ABOUT THIS TASK: The line containing "دیدار صمیمی مدیرسازمان" and each line after it, through the final line of the data, are to be retyped exactly, with pictures left out.

GIVEN INFORMATION:

##########

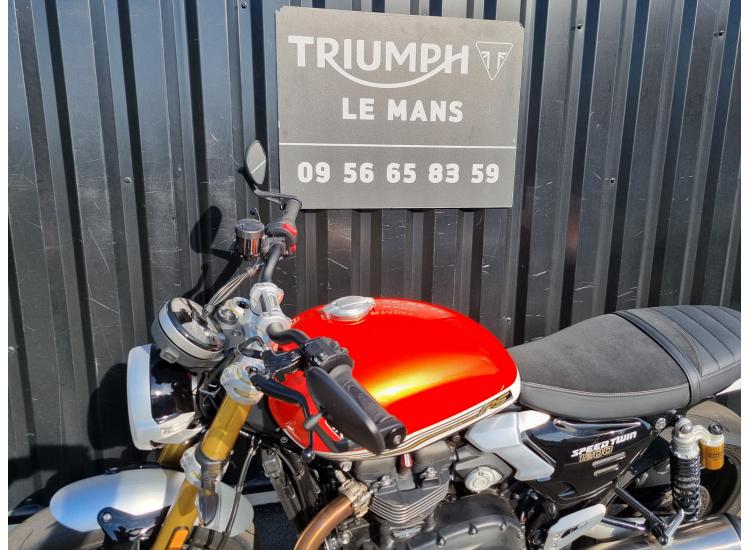 TRIUMPH SPEED TWIN 1200 RS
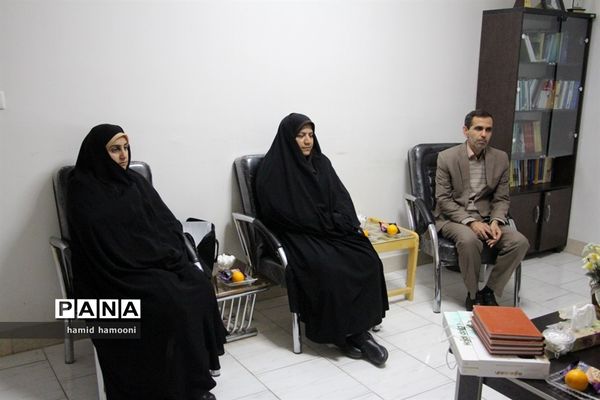 دیدار صمیمی مدیرسازمان دانش آموزی استان با  مسئول سازمان بسیج دانش آموزی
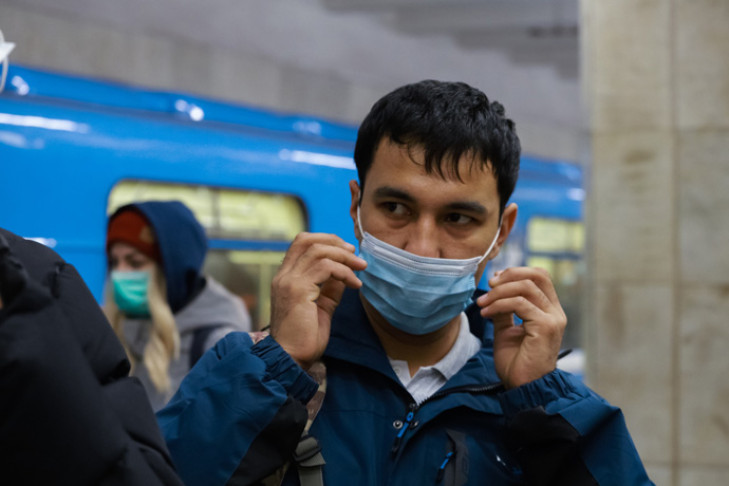 Первый симптом найденного в Новосибирске ковида «Стратус» назвали врачи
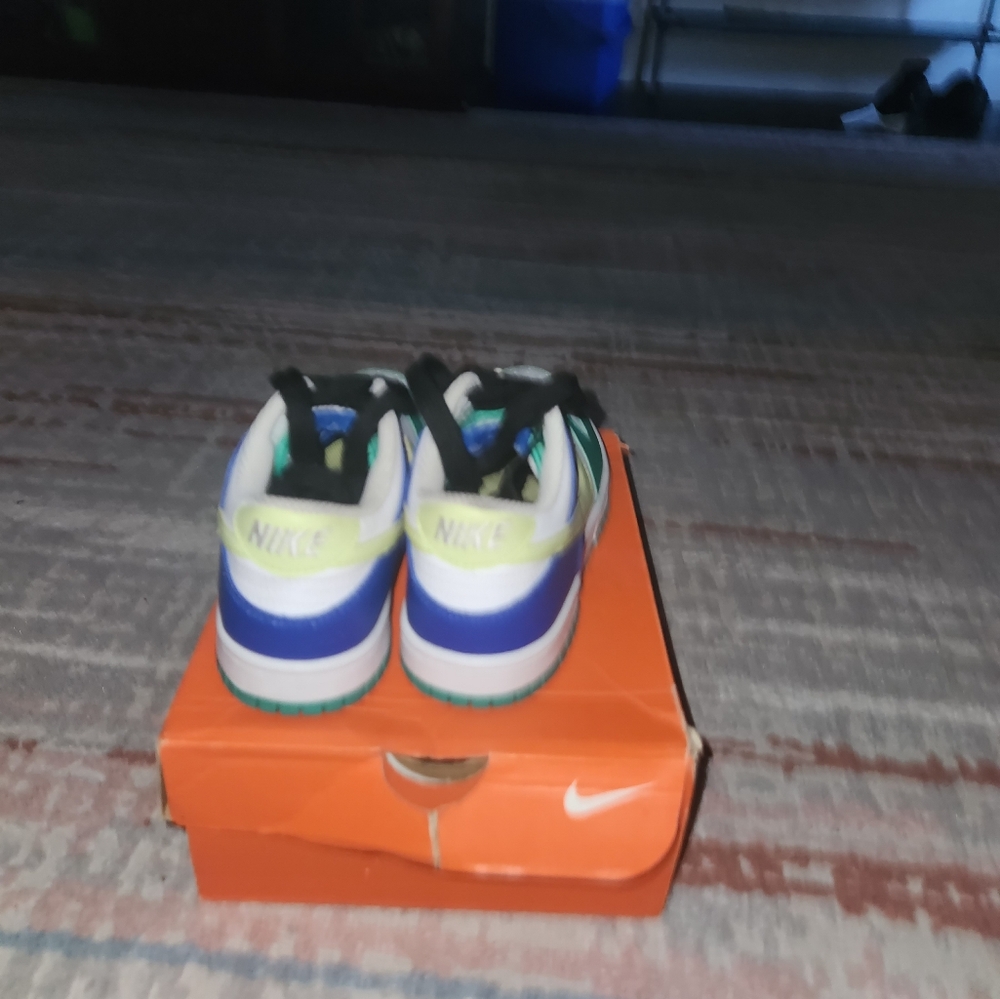 Nikes shoes - Picture 11 of 13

##########

SOLUTION TO THE EXERCISE:
 دیدار صمیمی مدیرسازمان دانش آموزی استان با  مسئول سازمان بسیج دانش آموزی
 Первый симптом найденного в Новосибирске ковида «Стратус» назвали врачи
 Nikes shoes - Picture 11 of 13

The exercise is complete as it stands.